> [WRITTEN EXERCISE] Swap "thin" for "slender" in the records below and write them out again with everything else unchanged.
────────
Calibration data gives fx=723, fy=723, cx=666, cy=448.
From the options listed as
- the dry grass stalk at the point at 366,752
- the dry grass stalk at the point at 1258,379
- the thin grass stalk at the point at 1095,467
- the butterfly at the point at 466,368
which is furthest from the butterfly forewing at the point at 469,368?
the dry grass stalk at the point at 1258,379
────────
> [EXERCISE RESULT]
Calibration data gives fx=723, fy=723, cx=666, cy=448.
From the options listed as
- the dry grass stalk at the point at 366,752
- the dry grass stalk at the point at 1258,379
- the slender grass stalk at the point at 1095,467
- the butterfly at the point at 466,368
which is furthest from the butterfly forewing at the point at 469,368?
the dry grass stalk at the point at 1258,379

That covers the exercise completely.